→ **TASK DETAILS**:
Please convert all the records below into a JSON list of strings, one string for each line, leaving out blank lines.

→ **DATA FOR THE TASK**:
Start
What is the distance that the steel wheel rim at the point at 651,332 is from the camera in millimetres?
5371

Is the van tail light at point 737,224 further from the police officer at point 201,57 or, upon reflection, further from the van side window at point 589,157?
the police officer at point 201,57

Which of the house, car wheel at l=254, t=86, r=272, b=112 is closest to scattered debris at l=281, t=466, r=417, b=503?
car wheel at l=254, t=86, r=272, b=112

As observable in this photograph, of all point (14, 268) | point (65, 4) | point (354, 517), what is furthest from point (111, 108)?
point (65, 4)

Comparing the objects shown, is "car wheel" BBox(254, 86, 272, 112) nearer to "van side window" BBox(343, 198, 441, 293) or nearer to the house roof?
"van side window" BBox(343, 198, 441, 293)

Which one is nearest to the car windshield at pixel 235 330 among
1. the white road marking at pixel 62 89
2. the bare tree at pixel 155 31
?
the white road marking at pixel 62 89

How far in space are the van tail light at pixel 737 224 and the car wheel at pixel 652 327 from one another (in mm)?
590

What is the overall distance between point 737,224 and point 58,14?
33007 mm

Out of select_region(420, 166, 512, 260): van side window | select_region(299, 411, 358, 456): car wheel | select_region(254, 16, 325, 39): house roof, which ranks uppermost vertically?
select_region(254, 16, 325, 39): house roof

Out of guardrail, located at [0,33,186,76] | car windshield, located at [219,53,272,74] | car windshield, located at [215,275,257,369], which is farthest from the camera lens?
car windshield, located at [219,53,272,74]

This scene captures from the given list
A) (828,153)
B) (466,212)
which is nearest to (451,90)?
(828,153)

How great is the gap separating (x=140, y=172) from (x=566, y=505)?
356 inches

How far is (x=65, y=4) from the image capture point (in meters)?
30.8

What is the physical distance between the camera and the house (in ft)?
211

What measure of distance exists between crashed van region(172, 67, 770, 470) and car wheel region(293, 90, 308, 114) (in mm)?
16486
End
→ **ANSWER TO THIS EXERCISE**:
[
  "What is the distance that the steel wheel rim at the point at 651,332 is from the camera in millimetres?",
  "5371",
  "Is the van tail light at point 737,224 further from the police officer at point 201,57 or, upon reflection, further from the van side window at point 589,157?",
  "the police officer at point 201,57",
  "Which of the house, car wheel at l=254, t=86, r=272, b=112 is closest to scattered debris at l=281, t=466, r=417, b=503?",
  "car wheel at l=254, t=86, r=272, b=112",
  "As observable in this photograph, of all point (14, 268) | point (65, 4) | point (354, 517), what is furthest from point (111, 108)?",
  "point (65, 4)",
  "Comparing the objects shown, is \"car wheel\" BBox(254, 86, 272, 112) nearer to \"van side window\" BBox(343, 198, 441, 293) or nearer to the house roof?",
  "\"van side window\" BBox(343, 198, 441, 293)",
  "Which one is nearest to the car windshield at pixel 235 330 among",
  "1. the white road marking at pixel 62 89",
  "2. the bare tree at pixel 155 31",
  "?",
  "the white road marking at pixel 62 89",
  "How far in space are the van tail light at pixel 737 224 and the car wheel at pixel 652 327 from one another (in mm)?",
  "590",
  "What is the overall distance between point 737,224 and point 58,14?",
  "33007 mm",
  "Out of select_region(420, 166, 512, 260): van side window | select_region(299, 411, 358, 456): car wheel | select_region(254, 16, 325, 39): house roof, which ranks uppermost vertically?",
  "select_region(254, 16, 325, 39): house roof",
  "Out of guardrail, located at [0,33,186,76] | car windshield, located at [219,53,272,74] | car windshield, located at [215,275,257,369], which is farthest from the camera lens?",
  "car windshield, located at [219,53,272,74]",
  "This scene captures from the given list",
  "A) (828,153)",
  "B) (466,212)",
  "which is nearest to (451,90)?",
  "(828,153)",
  "How great is the gap separating (x=140, y=172) from (x=566, y=505)?",
  "356 inches",
  "How far is (x=65, y=4) from the image capture point (in meters)?",
  "30.8",
  "What is the physical distance between the camera and the house (in ft)?",
  "211",
  "What measure of distance exists between crashed van region(172, 67, 770, 470) and car wheel region(293, 90, 308, 114) (in mm)?",
  "16486"
]